(Note: This is based on one of the prompts from Robert S. Kaplan’s book What You’re Really Meant to Do.)

I’ve been doing content marketing for over 10 years, in some form. As I’ve said on a number of “get to know you” phone calls, that’s changed a lot over the years. It used to be about blogs, RSS and wikis. Then social networks started popping up and we needed to incorporate them. Then those social networks started adding photos, then videos and so on. So the platforms that have hosted the end result of the strategy I and my colleagues would develop certainly changed over time.

The skills and mindset necessary to do the job, both on a strategic and tactical level, also changed over time. Here are a few examples of how.

Visual Thinking

When I started out, it was mostly about text. Blogs offered writers a great outlet for their skills and if you were a decent writer you could get noticed in the early days. Eventually Flickr caught on with photographers and YouTube with video producers, but before mobile prevalence adding media to either was clunky, at best, and had to be done after the fact for the most part.

Eventually, though, the rise of Instagram along with more multimedia adoption by Twitter and Facebook along with YouTube’s mobile functionality meant text wasn’t enough anymore. People clearly responded more to photos, videos and eventually GIFs and that had to become part of the thinking that went into all content creation. That became even more important as Snapchat and other messaging apps that were built almost solely around media rose to mass adoption status. It wasn’t just about the update, it was about what graphic would accompany that update.

Get Over Content Permanence

Blogs and social networks promised you the ability to build up a whole history online. You could look back days, weeks, months and years to see what you’d posted and take it all as a portfolio with you wherever you went. We trained an entire group of young people to be careful what they posted online because it was going to follow them their entire lives. There were massive debates over whether to delete posts and how to mark edited posts to draw attention to the most relevant updates.

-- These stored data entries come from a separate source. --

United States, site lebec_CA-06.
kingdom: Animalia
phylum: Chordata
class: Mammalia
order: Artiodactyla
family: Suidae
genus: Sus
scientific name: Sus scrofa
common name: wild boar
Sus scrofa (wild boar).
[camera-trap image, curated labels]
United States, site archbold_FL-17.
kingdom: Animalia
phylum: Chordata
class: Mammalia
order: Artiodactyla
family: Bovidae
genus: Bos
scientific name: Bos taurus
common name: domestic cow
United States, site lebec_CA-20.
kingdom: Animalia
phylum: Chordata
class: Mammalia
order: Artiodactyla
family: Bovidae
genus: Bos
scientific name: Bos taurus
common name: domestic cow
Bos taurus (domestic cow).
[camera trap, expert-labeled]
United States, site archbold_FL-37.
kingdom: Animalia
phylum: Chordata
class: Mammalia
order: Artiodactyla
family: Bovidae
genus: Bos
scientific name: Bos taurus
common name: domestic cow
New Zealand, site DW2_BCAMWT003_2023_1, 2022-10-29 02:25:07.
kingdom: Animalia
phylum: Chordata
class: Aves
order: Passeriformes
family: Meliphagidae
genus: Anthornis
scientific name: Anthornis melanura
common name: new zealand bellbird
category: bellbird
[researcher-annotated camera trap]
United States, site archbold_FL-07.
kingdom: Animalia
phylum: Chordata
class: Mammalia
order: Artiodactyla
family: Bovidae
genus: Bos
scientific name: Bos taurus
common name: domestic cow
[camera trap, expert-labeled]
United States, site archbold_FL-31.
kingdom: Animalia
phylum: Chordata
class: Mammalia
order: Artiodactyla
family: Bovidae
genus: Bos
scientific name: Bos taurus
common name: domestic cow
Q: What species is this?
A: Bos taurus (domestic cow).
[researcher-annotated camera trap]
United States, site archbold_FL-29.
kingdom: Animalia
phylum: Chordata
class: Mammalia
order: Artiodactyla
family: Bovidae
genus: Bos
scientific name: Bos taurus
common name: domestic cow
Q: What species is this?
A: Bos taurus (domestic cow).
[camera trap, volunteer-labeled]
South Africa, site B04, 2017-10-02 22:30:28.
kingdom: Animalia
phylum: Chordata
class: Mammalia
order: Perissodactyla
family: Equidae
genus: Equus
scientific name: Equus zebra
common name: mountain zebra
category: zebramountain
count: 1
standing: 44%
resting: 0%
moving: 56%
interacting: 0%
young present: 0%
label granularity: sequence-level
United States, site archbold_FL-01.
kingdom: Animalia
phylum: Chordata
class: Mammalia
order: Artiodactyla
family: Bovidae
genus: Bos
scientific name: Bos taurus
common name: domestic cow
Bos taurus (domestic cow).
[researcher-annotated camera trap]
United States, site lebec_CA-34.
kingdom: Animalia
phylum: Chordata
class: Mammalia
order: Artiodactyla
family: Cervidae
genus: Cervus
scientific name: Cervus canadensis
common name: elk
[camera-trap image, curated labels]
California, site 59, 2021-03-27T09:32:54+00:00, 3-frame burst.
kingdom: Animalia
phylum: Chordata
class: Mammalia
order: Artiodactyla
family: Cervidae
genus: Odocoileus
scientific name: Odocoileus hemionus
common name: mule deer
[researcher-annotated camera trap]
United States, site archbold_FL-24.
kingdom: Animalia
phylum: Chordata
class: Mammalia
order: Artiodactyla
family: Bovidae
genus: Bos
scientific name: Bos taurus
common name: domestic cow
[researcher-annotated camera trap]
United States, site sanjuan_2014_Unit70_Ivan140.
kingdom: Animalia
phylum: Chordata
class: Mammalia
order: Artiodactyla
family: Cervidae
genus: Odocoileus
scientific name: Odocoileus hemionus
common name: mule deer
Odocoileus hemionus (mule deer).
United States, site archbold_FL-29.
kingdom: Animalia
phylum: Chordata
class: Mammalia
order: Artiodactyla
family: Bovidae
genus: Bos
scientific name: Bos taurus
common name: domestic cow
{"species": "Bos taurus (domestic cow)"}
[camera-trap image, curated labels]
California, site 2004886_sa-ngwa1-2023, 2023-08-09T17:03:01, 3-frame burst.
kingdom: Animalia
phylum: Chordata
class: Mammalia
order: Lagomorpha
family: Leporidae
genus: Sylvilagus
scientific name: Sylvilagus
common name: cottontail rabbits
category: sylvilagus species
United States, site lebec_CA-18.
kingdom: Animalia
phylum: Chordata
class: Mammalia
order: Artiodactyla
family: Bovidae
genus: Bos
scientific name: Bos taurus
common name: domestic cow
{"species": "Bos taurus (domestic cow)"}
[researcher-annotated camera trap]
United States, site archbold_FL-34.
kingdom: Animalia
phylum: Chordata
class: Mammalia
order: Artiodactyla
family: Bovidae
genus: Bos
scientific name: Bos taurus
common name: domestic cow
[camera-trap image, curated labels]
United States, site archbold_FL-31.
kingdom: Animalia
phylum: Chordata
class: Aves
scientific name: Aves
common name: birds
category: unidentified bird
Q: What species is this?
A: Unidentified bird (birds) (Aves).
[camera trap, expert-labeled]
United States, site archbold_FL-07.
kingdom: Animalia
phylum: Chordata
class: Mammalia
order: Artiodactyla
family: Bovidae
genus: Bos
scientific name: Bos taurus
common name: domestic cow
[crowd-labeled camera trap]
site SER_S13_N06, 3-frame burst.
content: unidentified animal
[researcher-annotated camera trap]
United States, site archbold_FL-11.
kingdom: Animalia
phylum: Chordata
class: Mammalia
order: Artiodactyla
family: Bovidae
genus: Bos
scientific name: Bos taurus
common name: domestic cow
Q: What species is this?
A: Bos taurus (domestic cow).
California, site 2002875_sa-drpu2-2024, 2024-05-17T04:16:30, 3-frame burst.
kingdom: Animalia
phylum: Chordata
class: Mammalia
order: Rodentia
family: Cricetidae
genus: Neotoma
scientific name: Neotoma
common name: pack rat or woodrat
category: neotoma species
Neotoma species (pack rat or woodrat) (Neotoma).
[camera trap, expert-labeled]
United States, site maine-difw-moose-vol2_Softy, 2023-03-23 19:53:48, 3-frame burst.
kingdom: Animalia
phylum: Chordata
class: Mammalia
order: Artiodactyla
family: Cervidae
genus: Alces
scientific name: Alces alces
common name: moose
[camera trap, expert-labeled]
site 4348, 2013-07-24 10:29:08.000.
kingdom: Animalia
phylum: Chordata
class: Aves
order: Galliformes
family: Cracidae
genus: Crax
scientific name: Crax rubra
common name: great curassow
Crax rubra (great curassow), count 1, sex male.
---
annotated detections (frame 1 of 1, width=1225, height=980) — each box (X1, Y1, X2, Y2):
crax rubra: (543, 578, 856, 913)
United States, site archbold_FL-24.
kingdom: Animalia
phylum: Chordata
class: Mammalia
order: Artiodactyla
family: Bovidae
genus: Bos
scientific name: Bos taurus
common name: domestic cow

Again, tools like Snapchat have upended what used to be the law of the land. Now these shots you’re spending hours planning and setting up are gone in a heartbeat, as soon as they’re consumed. There’s no archive to go back to. The rules and best practices around creation might be the same, but there’s no record of it after it’s sent out to the audience. It’s lost, like teardrops in the rain…

Dig Deep Into the Audience

Let’s be clear, there was never really a time when knowing nothing about the target audience was acceptable. But now the extensive nature of the metrics and insights that are available either natively on social platforms or through third-party tools means there’s no excuse to not know a lot about who it is that’s connected with you on those networks and who’s interacting with the content being published.

That’s exactly what clients expect. “I’m not sure” is a terrible answer because the numbers are right there. It means things can be planned better and content more targeted for maximum appeal. It also means you’re that much further on the hook if things don’t turn out fantastically. It’s now table stakes for anyone at any level of a content marketing program to be able to navigate Google Analytics, Facebook Insights and other tools to extract audience data.

Pay Up to Achieve Reach

Remember the halcyon days of the social web, when all you needed to succeed was good content that was search-optimized? I know I do. But those days are long gone. Search is no longer the primary way people find what they’re watching or viewing, replaced by social networks. And those networks are increasingly putting restrictor plates in the form of feed algorithms in place to decide what is “important” for people to see based on mysterious factors.

As part of that, the promise has been that if you want to escape the shackles of the restricted feed all you have to do as a publisher is open your wallet. If you don’t, you’re saying you’re happy with reaching 1-2% of the audience you spent years building up on Facebook or elsewhere, versus the 8-10% that could be yours for a few sponsorship dollars. Again, content marketing pros at all levels now need to be well versed in the paid promotion options offered by social networks so they can make appropriate recommendations to their clients.

Do you have any further thoughts? What do you think has changed the most in your job over the last few years?